Le krach nucléaire est d’abord un processus, une chaîne d’autodestruction qui donne le sentiment d’évoluer toute seule, comme si personne ne pouvait y mettre fin. Et c’est pourquoi il est le frère du krach boursier, tous deux ayant pour père « l’accident intégral » dont parle Paul Virilio4.
Paul Tibetts, aimable largueur de bombe tout plein d’une triste satisfaction de professionnel, pourrait s’appeler Jérôme Kerviel, et le docteur Stockstill signer sous le nom de Bernard Madoff.

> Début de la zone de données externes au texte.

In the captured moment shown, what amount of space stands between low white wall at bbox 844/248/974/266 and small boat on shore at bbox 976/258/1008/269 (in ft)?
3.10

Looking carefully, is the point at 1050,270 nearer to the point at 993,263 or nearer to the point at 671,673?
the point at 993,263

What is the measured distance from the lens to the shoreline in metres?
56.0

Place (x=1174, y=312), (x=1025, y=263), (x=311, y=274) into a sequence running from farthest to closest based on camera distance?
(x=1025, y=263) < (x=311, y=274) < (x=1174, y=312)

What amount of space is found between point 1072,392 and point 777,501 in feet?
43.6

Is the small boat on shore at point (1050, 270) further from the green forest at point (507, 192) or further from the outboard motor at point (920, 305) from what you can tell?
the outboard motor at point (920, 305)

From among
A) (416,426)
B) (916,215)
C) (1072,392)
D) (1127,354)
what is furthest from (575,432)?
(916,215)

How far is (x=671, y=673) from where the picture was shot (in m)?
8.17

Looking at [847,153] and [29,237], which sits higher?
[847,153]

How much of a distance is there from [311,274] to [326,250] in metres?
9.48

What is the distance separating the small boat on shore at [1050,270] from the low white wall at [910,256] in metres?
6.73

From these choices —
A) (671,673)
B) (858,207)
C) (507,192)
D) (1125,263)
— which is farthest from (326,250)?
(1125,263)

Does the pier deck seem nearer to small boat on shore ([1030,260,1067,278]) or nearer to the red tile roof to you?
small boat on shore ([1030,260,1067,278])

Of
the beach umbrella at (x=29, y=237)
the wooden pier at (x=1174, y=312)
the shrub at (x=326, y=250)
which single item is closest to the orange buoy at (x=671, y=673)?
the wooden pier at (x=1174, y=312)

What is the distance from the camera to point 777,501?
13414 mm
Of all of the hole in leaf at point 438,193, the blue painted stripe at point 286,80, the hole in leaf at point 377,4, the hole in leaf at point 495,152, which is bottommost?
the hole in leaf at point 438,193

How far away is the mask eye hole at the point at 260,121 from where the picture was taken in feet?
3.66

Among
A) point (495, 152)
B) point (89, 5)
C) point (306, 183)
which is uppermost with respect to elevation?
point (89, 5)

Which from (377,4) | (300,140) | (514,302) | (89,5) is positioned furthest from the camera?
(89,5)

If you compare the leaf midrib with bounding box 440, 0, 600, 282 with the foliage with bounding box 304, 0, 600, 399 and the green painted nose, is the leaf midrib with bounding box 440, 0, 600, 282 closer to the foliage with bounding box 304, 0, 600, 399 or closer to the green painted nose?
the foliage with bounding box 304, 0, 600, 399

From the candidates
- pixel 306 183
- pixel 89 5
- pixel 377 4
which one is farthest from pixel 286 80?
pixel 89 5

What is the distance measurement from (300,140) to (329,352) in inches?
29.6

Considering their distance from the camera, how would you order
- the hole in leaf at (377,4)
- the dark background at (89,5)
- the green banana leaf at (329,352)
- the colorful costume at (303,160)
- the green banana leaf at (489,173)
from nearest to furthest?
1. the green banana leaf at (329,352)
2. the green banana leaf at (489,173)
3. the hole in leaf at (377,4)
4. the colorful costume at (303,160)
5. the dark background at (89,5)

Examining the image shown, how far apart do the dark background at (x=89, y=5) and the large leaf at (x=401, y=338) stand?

Fille de Nietszche, loin des chèvres de l’humanisme, de son principe de précaution et de ses leçons de « moraline », la bombe de Dick est l’ignoble et merveilleux vecteur de la fatalité. Elle en devient une métaphore de la tragédie humaine. Un symbole à transcender dans « l’au-delà » de la catastrophe, lorsqu’il s’agit de réapprendre à vivre, entre simples survivants d’un monde dévasté, quand il n’y a plus d’autre choix que de réinventer son monde sans le moindre écran à disposition. Philip K. Dick – comme d’ailleurs John Brunner ou Norman Spinrad –, pratique ici ce que le philosophe et polytechnicien Jean-Pierre Dupuy appelle en notre XXIe siècle le « catastrophisme éclairé ». L’écrivain ne rejette pas la mort de la société occidentale, mais au contraire l’accueille et l’expérimente sur le divan de ses talents plus intuitifs que raisonnés et raisonnables. Véritable ruse métaphysique, son astuce narrative de « l’après » débarrasse l’homme de la responsabilité et surtout de la culpabilité du mal – là où l’homme d’aujourd’hui a plus que jamais tendance à humaniser toutes les catastrophes, y compris naturelles, pour mieux s’aveugler dans un infâme brouillard de bien pensance. Ainsi nettoyée de ses effets pleurnichards, de cette radioactivité de la mauvaise conscience, la catastrophe se mue en « une surnature, une transcendance laïque, une entité en surplomb sans malignité mais extrêmement dangereuse, qui peut nous laisser tranquilles tant que nous ne la défions pas. »3 Mieux, telle la bombe de Dick, elle peut enfin être interrogée dans sa toute puissance de destruction… et potentiellement de reconstruction. Cette mort indéniable, destin inéluctable, retrouve son double sens de fin et de départ.


1 Philip K. Dick, « Le pessimisme en science-fiction », dans Nouvelles, 1953-1963, Denoël/Présence (1997), p. 10.
2 Philip K. Dick, Dr Bloodmoney (1965), dans le recueil Substance rêve, Presses de la Cité/Omnibus (1993), p. 516-517.
3Jean-Pierre Dupuy, Petite métaphysique des tsunamis, Seuil (2005), p. 27.
4 Paul Virilio, L’université du désastre, Galilée (2007) et L’accident originel, Galilée (2005).